## SOURCE PASSAGE
- - - - -
Landmark Workers' Comp Accord Benefits Business And Labor
Brooklyn- State Senator Marty Golden, along with his legislative colleagues, today announced a landmark agreement to reform the state’s workers’ compensation system.
Under the agreement, benefits for injured workers will be increased for the first time in more than a decade, and employer costs, which are among the highest in the nation, will be reduced by 10 to 15 percent with savings to grow over time.
"The agreement on workers compensation reform is a tremendous victory for workers, who will receive increased benefits, and for businesses that will see a significant reduction in premiums," said Senator Marty Golden. "Many of the reforms in this plan result from bills passed by the Senate as well as initiatives discussed at workers compensation roundtables held by Senator George Maziarz. I congratulate Senator Maziarz and the representatives of business and labor for working together to deliver a result that will strengthen businesses and protect employees."
Senator Golden continued, "The outdated system had long been an impediment to job creation and economic growth. The oft-used cliché of ‘New York is open for business’
is appropriate here. This is an important victory."
- - - - -
Records contained in a dataset:
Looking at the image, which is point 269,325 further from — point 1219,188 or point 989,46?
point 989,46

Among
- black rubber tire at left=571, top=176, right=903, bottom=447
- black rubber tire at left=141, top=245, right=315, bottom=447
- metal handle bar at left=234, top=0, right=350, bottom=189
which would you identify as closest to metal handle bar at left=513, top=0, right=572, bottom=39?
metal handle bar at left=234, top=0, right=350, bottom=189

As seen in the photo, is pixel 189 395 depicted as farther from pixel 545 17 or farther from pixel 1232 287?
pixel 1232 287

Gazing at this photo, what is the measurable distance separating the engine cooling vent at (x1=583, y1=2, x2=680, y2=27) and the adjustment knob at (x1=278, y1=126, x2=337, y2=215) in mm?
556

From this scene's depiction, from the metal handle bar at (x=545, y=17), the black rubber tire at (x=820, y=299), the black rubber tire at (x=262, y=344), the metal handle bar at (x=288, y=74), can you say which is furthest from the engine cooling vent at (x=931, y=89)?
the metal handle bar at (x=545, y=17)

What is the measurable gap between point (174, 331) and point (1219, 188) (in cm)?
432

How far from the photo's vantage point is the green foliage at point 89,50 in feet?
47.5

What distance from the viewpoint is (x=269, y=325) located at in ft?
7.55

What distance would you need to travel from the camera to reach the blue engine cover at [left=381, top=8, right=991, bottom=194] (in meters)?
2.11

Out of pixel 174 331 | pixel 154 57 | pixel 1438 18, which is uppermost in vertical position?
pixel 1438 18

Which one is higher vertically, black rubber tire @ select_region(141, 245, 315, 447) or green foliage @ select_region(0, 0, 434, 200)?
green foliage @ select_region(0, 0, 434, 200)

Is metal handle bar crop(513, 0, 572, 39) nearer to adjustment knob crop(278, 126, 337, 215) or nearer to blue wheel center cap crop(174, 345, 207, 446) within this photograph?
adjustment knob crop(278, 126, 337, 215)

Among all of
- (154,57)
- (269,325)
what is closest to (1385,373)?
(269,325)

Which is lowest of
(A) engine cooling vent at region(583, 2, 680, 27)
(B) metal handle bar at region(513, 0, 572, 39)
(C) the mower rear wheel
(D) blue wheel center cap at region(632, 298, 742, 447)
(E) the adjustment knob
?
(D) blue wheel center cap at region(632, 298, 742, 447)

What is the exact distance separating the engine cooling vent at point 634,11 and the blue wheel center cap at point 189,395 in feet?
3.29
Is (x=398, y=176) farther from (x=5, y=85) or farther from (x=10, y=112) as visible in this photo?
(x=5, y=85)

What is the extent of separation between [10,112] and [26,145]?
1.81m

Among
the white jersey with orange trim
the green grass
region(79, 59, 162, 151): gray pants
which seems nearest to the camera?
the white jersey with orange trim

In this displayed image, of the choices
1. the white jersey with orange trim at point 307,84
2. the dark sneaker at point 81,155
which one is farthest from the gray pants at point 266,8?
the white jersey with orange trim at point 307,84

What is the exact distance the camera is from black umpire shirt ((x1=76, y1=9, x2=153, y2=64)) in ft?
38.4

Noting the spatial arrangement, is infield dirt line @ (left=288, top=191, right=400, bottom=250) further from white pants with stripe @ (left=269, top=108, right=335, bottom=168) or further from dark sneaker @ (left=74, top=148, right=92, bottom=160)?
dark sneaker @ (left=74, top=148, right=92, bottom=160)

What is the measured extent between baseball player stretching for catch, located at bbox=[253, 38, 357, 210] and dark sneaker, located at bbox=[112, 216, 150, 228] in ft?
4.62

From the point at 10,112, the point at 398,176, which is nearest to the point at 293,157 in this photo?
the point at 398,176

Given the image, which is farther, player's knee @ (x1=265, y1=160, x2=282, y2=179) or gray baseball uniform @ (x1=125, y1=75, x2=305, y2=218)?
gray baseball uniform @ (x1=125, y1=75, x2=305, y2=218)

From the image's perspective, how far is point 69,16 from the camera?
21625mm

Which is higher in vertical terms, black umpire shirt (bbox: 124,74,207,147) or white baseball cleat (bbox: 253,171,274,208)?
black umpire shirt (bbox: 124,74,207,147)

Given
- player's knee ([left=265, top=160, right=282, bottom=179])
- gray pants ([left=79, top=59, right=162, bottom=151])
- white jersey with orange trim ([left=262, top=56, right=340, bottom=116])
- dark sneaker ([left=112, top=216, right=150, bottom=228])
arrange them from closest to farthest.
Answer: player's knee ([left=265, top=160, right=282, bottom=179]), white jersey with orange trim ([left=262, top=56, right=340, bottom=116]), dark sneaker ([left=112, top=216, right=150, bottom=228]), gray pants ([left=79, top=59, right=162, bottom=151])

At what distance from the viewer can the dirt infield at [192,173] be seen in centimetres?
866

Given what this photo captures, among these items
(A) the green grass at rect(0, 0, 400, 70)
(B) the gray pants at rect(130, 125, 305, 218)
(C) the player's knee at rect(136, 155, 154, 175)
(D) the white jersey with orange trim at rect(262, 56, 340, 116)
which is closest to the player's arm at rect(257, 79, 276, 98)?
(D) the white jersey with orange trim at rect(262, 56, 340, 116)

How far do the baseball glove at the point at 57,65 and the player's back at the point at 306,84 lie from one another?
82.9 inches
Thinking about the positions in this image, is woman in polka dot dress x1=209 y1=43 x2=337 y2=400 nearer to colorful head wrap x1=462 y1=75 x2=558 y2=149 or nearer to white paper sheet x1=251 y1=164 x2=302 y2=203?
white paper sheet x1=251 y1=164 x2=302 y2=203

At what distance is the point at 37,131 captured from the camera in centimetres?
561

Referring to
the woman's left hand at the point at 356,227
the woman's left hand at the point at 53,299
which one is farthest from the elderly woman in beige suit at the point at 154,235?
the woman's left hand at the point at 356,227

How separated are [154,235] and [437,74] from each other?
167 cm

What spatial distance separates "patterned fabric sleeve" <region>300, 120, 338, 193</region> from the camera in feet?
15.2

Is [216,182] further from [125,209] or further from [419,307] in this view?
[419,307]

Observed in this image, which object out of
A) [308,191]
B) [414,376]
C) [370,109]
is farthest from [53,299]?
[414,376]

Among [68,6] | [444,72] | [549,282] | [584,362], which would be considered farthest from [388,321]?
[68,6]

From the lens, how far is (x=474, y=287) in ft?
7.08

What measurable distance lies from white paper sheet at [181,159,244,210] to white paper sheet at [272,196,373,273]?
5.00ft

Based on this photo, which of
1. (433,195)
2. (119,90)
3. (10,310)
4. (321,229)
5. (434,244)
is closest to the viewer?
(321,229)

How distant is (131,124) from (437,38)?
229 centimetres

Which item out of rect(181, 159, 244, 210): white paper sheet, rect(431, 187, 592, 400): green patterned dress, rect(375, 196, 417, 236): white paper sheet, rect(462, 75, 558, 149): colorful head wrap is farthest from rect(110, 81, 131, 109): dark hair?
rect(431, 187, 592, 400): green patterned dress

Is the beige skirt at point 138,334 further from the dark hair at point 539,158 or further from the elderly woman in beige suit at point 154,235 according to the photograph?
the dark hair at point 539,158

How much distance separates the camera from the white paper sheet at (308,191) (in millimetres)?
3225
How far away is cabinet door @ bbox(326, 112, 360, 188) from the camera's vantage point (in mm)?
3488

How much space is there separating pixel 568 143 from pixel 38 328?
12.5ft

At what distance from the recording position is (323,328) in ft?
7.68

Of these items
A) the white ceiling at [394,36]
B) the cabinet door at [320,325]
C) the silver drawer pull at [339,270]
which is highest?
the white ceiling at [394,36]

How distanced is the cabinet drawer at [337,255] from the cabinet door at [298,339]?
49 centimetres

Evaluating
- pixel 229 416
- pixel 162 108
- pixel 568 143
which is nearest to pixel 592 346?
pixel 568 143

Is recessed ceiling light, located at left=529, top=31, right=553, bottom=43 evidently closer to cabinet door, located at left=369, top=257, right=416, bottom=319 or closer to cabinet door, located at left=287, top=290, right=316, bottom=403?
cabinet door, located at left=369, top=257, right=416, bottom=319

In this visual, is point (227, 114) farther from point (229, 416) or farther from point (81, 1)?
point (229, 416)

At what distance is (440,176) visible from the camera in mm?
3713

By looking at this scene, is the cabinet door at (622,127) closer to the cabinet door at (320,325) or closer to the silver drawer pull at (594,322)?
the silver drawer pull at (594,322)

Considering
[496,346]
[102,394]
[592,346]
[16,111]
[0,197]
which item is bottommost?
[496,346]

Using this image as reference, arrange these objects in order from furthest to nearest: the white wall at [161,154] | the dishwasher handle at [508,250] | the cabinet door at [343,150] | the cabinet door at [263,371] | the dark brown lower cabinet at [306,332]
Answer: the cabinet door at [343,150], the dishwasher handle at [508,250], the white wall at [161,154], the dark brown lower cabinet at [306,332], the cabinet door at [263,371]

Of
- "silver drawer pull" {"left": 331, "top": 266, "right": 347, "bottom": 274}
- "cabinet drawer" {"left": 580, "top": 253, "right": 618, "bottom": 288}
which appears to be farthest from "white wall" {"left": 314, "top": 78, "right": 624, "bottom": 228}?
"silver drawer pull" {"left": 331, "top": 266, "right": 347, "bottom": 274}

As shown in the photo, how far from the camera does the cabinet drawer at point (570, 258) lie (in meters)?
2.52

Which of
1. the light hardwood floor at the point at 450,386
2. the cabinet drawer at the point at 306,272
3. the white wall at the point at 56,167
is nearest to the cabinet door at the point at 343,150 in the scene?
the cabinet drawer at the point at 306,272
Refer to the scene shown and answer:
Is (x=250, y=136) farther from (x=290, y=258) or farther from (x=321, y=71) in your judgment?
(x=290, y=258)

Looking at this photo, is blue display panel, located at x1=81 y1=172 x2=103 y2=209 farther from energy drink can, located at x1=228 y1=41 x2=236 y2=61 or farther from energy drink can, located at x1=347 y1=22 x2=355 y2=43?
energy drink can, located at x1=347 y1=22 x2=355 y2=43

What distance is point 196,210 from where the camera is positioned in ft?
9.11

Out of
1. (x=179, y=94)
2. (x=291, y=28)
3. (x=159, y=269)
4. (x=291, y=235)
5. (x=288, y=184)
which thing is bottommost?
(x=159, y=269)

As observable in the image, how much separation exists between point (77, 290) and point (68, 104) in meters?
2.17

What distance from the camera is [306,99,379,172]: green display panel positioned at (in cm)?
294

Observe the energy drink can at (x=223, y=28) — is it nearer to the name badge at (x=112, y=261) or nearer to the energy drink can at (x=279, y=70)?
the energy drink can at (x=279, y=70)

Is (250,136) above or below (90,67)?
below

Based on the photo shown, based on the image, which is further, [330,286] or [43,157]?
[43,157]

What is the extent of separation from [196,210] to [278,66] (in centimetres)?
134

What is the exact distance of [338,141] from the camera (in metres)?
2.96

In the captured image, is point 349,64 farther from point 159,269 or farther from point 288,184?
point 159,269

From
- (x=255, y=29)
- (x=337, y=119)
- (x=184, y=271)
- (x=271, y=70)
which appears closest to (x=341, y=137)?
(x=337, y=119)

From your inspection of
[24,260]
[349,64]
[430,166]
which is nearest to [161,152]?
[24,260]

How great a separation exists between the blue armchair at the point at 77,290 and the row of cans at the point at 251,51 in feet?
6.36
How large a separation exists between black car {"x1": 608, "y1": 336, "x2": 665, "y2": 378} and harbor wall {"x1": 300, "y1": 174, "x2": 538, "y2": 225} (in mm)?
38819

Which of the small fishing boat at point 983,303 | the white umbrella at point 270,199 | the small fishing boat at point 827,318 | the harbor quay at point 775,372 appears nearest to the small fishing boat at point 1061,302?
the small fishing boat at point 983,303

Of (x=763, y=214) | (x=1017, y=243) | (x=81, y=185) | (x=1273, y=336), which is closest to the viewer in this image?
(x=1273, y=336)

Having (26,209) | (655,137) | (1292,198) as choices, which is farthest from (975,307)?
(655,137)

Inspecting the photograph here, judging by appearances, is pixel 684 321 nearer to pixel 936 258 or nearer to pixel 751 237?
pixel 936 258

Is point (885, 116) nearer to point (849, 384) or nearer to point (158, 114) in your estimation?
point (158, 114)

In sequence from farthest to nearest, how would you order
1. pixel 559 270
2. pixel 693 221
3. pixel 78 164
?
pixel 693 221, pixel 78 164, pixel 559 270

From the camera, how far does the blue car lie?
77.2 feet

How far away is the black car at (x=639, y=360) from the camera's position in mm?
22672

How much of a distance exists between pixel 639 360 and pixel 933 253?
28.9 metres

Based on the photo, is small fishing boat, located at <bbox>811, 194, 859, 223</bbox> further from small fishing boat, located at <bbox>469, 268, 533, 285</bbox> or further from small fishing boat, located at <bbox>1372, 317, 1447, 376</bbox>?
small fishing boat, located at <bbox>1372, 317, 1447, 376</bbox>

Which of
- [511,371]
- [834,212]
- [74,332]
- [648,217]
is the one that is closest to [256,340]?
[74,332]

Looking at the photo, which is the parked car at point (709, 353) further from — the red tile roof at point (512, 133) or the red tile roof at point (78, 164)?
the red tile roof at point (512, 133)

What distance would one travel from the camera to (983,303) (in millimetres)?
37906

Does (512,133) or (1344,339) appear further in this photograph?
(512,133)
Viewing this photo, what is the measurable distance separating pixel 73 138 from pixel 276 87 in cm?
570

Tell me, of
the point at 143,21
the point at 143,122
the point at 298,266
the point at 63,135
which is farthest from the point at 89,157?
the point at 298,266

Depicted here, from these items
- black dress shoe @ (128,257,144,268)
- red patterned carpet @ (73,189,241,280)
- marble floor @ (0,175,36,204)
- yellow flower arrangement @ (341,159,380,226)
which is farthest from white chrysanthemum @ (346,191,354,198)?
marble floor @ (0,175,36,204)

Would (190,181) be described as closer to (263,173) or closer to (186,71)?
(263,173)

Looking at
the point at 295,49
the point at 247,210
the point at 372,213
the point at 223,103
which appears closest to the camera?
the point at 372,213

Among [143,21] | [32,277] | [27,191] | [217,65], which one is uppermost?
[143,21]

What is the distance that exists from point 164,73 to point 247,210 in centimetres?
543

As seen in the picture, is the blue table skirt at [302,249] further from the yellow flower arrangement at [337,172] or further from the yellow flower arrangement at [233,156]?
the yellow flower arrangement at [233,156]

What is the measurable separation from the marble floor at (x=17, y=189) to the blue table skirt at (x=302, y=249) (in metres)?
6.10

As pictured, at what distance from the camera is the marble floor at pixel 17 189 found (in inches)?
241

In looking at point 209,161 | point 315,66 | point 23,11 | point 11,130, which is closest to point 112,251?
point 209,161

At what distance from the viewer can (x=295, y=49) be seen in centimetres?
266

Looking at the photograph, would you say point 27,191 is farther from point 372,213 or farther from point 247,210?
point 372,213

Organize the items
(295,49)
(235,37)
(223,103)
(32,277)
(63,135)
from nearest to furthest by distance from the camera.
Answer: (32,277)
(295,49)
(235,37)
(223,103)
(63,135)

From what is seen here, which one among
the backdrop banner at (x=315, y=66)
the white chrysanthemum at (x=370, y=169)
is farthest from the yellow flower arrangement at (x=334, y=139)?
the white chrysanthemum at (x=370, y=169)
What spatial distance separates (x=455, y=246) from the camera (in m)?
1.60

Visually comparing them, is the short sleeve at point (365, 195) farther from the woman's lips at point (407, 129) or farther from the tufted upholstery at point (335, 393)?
- - - - -
## BRIEF 1
Reproduce word for word the portion of the workers' compensation announcement that begins at the words "Landmark Workers' Comp" and stops after the words "grow over time.".
## BRIEF 2
Carry the workers' compensation announcement further, picking up after its final sentence.

## TASK ANSWER 1
Landmark Workers' Comp Accord Benefits Business And Labor
Brooklyn- State Senator Marty Golden, along with his legislative colleagues, today announced a landmark agreement to reform the state’s workers’ compensation system.
Under the agreement, benefits for injured workers will be increased for the first time in more than a decade, and employer costs, which are among the highest in the nation, will be reduced by 10 to 15 percent with savings to grow over time.

## TASK ANSWER 2
Key elements of the comprehensive reform package are as follows:
* The maximum weekly benefit for injured workers will be increased from $400 to $500 in the first year, $550 in the second year, $600 in the third year, and to two-thirds of the average weekly wage in New York in the fourth year. Once the maximum benefit reaches two-thirds of
the average weekly wage, the maximum benefit will be indexed annually;
* The minimum weekly benefit will be increased from $40 to $100;
* Cost savings worth hundreds of millions of dollars will be achieved by setting maximum number of years that a small population of claimants can receive cash benefits. Medical services will continue, however, and a safety net will be established to help these workers return to gainful employment and to intervene in cases of extreme hardship;
*Innovative programs are being established to get workers prompt medical treatment and to help them return to work;
*Strong anti-fraud measures will be in place, including the ability to stop work on a job site where a company has failed to purchase workers’ compensation insurance for its workers, higher criminal penalties for violators and debarment provisions;
*An expensive fund known as the Second Injury Fund that is now financed by assessments passed through to employers will be closed. The fund was initially set up to help injured Word War II veterans, but is now instead used by some insurance carriers as a costly
loophole to avoid paying claims; and
*The Compensation Insurance Rating Board, which helps determine workers’ comp costs for employers, will sunset as of February 1, 2008. The Superintendent of Insurance will make a recommendation to the State Legislature in September 2007 as to what, if anything, should replace it.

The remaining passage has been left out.